*Excerpt:*

Are you or your employees at risk?

By Bob Waterloo, published in the March/April 2014 issue of PRECAST INC.

New rules, new regulations for concrete form releases. It seems that we are faced with these on an almost daily basis. If you are not up to date, you and your employees could be at risk, and your company could be facing penalties. The United States, in conjunction with other nations, has agreed to new rules regarding employee rights and need to know concerning hazardous materials (previously covered in Material Safety Data Sheets, or MSDSs). The new reference will be called Safety Data Sheets (SDSs).

 

We use many materials in the precast industry, and many of them have given us better castings – but always at a price. That price often comes in the form of special care and handling of materials that are classified as hazardous, including those that are considered flammable or combustible, or cause irritation, sensitivity, corrosion, and are proven or suspected carcinogens. Part of our responsibility is to help reduce the threat, whether minor or serious, to our workers and the environment. OSHA commonly refers to it as “the right to know.”

You are probably already aware of the new rules and regulations regarding SDSs and the training necessary to comply with the new Globally Harmonized System (GHS). This applies not just to precast suppliers, but the precast producer is also responsible for complying with certain regulations including training.

*Dataset records:*
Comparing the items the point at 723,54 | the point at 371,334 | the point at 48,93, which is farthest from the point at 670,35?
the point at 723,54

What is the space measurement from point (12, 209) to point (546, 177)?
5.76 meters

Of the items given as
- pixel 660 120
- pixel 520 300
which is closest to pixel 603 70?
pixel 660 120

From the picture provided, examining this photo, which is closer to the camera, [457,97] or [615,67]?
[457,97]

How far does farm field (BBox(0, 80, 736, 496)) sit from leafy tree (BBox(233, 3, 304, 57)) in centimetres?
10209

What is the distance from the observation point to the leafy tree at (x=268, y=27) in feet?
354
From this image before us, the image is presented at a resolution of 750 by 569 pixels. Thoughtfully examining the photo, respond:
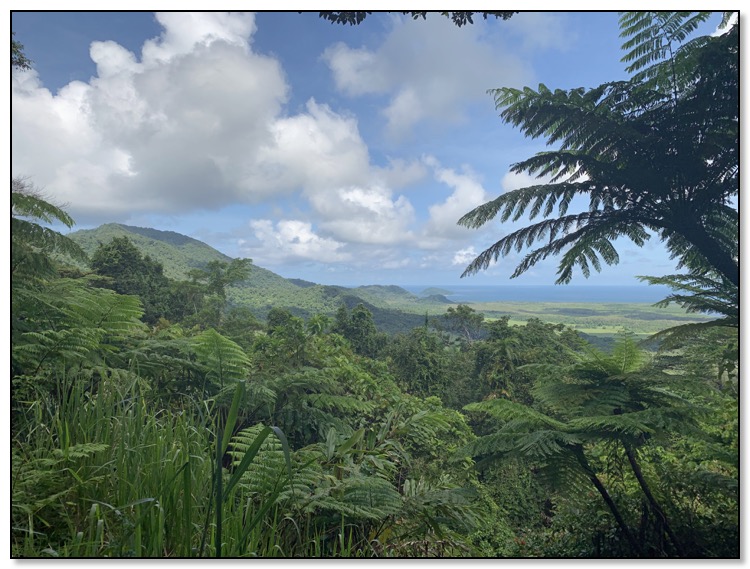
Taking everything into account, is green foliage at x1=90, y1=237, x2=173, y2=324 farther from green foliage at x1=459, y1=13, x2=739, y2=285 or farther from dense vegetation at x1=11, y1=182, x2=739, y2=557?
green foliage at x1=459, y1=13, x2=739, y2=285

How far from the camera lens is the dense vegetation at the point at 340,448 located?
171 centimetres

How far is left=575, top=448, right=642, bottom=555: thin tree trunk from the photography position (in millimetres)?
1964

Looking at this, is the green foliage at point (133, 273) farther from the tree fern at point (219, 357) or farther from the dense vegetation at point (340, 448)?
the tree fern at point (219, 357)

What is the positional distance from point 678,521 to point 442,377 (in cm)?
213

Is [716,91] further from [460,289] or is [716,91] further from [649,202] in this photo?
[460,289]

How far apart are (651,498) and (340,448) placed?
1536 mm

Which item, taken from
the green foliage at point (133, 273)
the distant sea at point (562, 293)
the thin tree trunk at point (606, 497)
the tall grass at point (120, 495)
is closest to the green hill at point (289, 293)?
the green foliage at point (133, 273)

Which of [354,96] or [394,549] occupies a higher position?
[354,96]

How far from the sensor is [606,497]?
2.01 meters

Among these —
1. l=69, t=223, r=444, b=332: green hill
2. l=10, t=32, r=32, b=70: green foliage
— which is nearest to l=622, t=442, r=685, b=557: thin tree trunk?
l=69, t=223, r=444, b=332: green hill

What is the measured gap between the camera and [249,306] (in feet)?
11.4

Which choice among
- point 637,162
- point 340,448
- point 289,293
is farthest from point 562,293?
point 289,293

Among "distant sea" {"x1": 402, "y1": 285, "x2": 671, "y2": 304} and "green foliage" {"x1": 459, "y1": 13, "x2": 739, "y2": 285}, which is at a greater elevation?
"green foliage" {"x1": 459, "y1": 13, "x2": 739, "y2": 285}
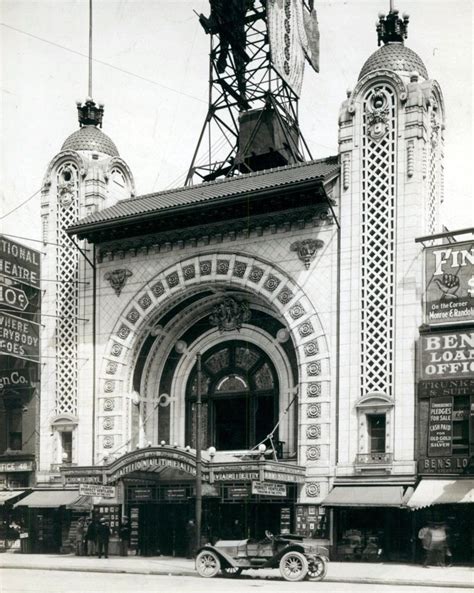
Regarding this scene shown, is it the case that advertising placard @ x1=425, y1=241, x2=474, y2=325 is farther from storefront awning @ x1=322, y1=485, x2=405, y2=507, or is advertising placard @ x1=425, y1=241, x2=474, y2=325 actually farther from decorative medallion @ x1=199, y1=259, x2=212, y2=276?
decorative medallion @ x1=199, y1=259, x2=212, y2=276

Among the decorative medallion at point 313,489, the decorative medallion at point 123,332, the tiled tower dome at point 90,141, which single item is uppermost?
the tiled tower dome at point 90,141

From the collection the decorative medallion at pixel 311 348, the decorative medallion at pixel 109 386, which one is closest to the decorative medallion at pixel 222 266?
the decorative medallion at pixel 311 348

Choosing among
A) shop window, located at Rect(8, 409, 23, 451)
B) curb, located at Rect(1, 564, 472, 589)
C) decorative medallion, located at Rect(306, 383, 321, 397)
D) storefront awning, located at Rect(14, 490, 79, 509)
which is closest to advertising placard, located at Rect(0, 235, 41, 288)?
shop window, located at Rect(8, 409, 23, 451)

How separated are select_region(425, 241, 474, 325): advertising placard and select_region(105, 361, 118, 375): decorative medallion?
39.6 feet

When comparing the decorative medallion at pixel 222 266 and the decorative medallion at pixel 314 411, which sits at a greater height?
the decorative medallion at pixel 222 266

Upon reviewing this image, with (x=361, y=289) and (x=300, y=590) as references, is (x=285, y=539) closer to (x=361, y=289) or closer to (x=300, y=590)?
(x=300, y=590)

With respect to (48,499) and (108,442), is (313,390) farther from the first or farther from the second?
(48,499)

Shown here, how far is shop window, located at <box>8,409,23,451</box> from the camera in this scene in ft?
121

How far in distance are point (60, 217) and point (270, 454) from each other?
43.1 feet

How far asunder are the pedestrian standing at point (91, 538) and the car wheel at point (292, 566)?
1139 cm

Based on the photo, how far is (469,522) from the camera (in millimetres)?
27469

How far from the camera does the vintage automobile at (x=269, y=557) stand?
76.0 ft

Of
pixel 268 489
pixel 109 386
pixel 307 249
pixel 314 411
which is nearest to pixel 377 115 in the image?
pixel 307 249

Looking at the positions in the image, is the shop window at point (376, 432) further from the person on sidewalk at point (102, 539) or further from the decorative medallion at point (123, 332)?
the decorative medallion at point (123, 332)
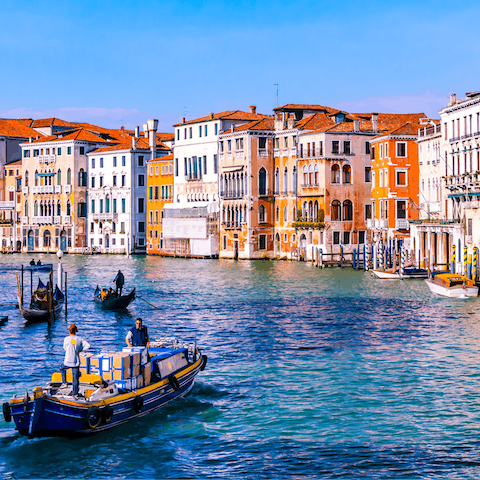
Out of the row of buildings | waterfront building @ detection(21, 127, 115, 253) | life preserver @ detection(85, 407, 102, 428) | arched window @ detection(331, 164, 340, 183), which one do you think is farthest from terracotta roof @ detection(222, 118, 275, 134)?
life preserver @ detection(85, 407, 102, 428)

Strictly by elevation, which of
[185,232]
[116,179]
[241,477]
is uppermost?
[116,179]

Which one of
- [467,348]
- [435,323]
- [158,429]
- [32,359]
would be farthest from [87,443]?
[435,323]

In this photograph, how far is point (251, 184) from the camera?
72.5 m

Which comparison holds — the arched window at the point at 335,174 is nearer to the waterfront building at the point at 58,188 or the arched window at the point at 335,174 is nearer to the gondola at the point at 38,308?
the waterfront building at the point at 58,188

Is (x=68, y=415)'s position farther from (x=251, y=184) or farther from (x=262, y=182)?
(x=262, y=182)

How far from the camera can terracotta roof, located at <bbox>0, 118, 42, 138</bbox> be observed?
9794cm

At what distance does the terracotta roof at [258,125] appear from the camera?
72525 mm

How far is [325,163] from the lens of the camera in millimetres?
67438

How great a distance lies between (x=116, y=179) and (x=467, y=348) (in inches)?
2663

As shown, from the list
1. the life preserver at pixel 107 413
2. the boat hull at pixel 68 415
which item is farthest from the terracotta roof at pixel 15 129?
the life preserver at pixel 107 413

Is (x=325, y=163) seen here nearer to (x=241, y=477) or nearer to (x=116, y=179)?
(x=116, y=179)

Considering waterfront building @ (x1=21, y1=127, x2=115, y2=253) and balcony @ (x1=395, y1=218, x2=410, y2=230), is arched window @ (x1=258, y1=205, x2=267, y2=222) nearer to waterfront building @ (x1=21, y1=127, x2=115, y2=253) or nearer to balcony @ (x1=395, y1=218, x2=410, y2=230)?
balcony @ (x1=395, y1=218, x2=410, y2=230)

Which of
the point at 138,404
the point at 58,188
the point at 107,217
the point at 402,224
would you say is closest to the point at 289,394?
the point at 138,404

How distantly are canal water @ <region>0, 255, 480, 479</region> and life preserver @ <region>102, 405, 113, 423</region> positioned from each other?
354 mm
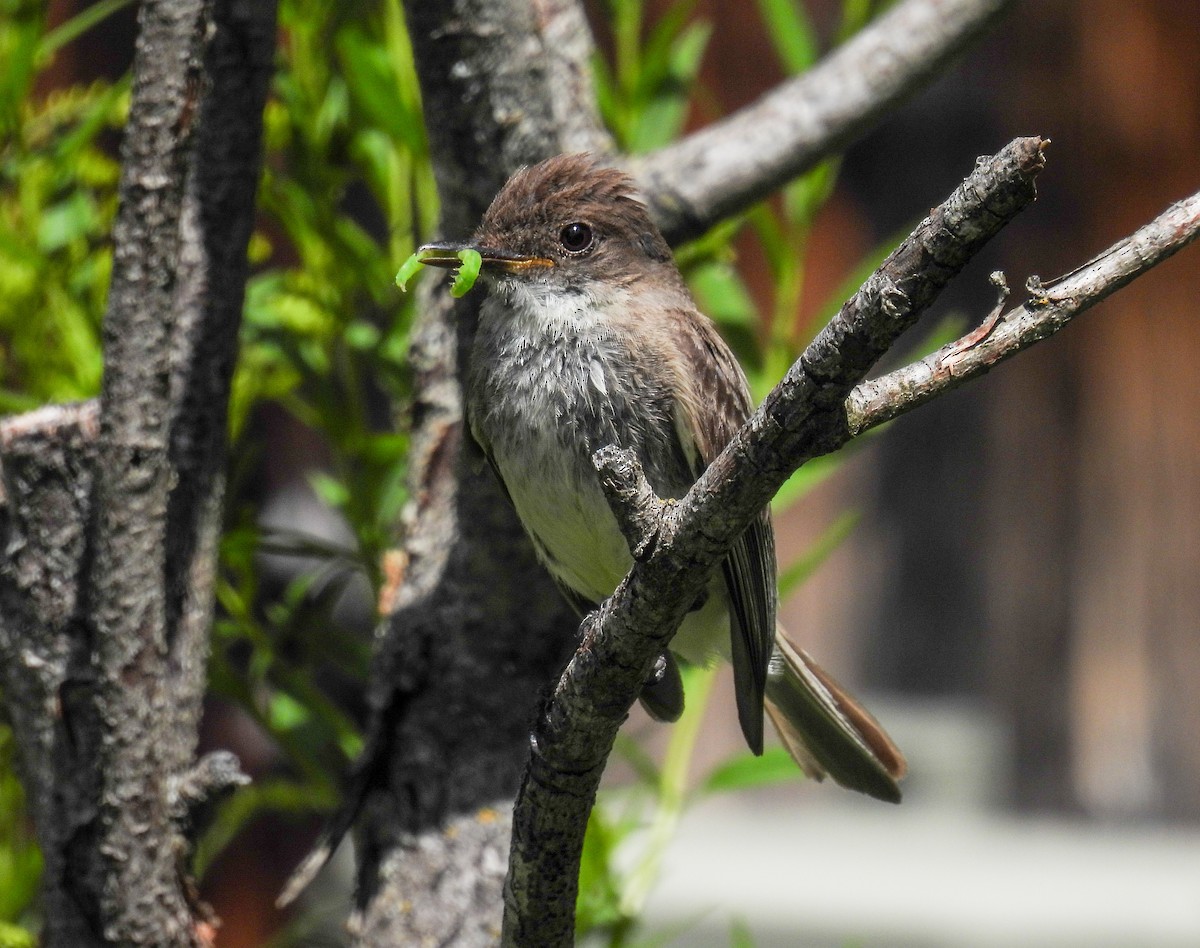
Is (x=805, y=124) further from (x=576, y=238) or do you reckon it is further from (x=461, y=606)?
(x=461, y=606)

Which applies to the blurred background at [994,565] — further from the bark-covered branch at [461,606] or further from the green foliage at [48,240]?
the bark-covered branch at [461,606]

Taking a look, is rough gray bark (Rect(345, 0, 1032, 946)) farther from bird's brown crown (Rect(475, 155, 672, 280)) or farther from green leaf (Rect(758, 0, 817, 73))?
green leaf (Rect(758, 0, 817, 73))

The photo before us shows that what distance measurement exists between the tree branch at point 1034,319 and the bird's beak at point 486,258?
947mm

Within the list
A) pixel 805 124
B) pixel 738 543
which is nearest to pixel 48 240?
pixel 805 124

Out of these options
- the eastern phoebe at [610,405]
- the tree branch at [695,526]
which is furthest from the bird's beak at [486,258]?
the tree branch at [695,526]

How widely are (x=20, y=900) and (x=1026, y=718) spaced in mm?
3597

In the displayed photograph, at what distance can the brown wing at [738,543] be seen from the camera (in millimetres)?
2529

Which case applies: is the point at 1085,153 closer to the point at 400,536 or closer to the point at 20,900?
the point at 400,536

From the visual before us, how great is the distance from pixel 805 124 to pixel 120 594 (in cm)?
165

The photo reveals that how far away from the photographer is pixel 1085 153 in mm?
5242

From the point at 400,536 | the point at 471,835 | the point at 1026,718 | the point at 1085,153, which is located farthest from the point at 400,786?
the point at 1085,153

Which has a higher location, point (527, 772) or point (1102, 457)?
point (1102, 457)

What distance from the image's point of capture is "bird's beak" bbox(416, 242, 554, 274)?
249 cm

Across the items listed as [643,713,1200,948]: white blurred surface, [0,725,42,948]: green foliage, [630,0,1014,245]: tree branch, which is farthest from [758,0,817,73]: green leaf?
[643,713,1200,948]: white blurred surface
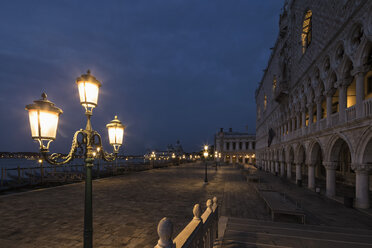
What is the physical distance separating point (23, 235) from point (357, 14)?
17448 mm

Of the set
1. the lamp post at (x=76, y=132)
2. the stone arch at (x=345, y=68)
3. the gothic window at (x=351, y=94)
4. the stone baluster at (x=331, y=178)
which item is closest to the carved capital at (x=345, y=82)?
the stone arch at (x=345, y=68)

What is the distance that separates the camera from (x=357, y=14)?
9719 millimetres

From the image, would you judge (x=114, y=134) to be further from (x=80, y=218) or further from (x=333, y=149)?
(x=333, y=149)

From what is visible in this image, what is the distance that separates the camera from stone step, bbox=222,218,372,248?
5.05 metres

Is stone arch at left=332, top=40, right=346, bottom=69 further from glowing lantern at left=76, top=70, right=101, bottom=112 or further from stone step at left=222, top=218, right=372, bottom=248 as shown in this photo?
glowing lantern at left=76, top=70, right=101, bottom=112

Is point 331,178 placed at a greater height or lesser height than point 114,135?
lesser

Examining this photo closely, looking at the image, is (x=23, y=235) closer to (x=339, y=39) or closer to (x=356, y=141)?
(x=356, y=141)

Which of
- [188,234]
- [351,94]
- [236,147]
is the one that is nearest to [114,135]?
[188,234]

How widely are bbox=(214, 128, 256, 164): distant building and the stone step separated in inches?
2534

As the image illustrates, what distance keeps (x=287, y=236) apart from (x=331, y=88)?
11.6 meters

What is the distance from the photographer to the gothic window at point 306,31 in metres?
17.3

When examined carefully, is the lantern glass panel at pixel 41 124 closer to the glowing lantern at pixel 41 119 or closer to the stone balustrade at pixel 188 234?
the glowing lantern at pixel 41 119

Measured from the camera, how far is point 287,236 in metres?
5.56

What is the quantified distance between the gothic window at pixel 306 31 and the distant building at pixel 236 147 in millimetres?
55172
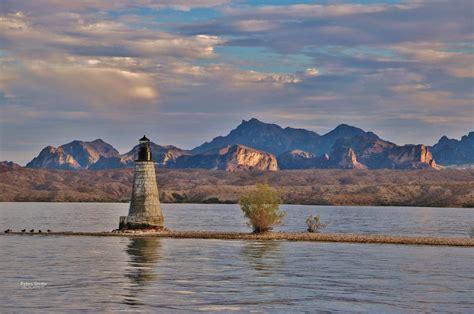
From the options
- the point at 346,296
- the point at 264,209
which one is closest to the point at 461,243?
the point at 264,209

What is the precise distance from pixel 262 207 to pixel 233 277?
4721cm

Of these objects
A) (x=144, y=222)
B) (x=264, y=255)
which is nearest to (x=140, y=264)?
(x=264, y=255)

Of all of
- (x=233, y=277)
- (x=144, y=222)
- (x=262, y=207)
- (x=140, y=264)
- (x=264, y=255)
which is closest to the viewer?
(x=233, y=277)

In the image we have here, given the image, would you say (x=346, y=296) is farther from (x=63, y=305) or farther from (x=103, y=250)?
(x=103, y=250)

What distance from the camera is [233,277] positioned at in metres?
58.4

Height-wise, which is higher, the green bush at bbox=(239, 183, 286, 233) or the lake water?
the green bush at bbox=(239, 183, 286, 233)

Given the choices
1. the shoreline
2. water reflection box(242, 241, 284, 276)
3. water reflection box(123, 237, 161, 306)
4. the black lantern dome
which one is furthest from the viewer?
the black lantern dome

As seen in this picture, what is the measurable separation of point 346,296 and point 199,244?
146 ft

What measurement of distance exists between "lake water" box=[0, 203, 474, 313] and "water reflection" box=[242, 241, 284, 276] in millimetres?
106

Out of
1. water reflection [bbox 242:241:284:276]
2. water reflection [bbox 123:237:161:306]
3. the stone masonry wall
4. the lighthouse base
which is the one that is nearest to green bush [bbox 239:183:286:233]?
water reflection [bbox 242:241:284:276]

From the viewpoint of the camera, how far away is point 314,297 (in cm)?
4838

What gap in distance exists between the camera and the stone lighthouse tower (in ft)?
339

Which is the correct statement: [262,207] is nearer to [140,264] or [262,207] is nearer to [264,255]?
[264,255]

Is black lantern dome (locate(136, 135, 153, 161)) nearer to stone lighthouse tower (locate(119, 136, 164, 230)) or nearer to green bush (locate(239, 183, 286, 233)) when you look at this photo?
stone lighthouse tower (locate(119, 136, 164, 230))
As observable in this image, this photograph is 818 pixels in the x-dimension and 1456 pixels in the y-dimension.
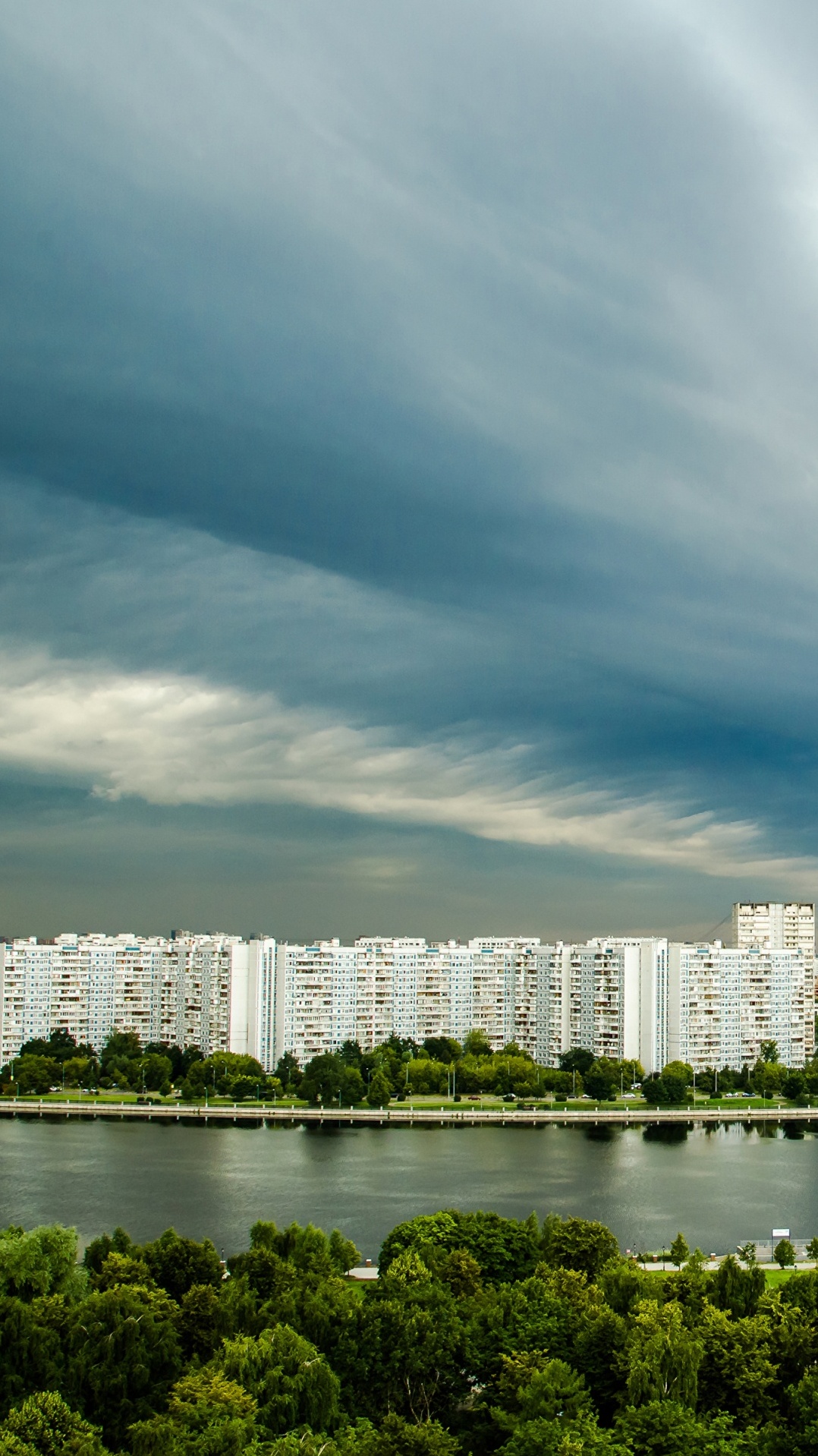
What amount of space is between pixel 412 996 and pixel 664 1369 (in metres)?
24.6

*Given exercise 1:* Please extract the stretch of the article on safety data sheets from "New rules, new" through "Data Sheets (SDSs).".
*Given exercise 2:* In the article on safety data sheets, what is the new name for the reference that replaces Material Safety Data Sheets?
*Given exercise 3:* Carry on writing the article on safety data sheets, picking up right after its final sentence.

*Written answer 1:*
New rules, new regulations for concrete form releases. It seems that we are faced with these on an almost daily basis. If you are not up to date, you and your employees could be at risk, and your company could be facing penalties. The United States, in conjunction with other nations, has agreed to new rules regarding employee rights and need to know concerning hazardous materials (previously covered in Material Safety Data Sheets, or MSDSs). The new reference will be called Safety Data Sheets (SDSs).

*Written answer 2:* Safety Data Sheets (SDSs).

*Written answer 3:*
GHS Label Elements

In making a brief survey of precast and pipe producers, I found that while they are generally somewhat aware, most do not realize the full scope of the new regulations. Here is a quick overview of the GHS.

First, the MSDS is a thing of the past. It is now being replaced by the SDS, and while the format is very similar, there are some significant changes. You will need to have SDSs from all of your suppliers. Some states will have additional requirements, although they are not necessarily addressed here. 

June 1, 2015, is the time for everything to be in place. An additional review of the policies will occur June 1, 2016, after which there may be additional changes. However, some of the laws are already in effect. If you are not in compliance with them yet, you will need to move quickly.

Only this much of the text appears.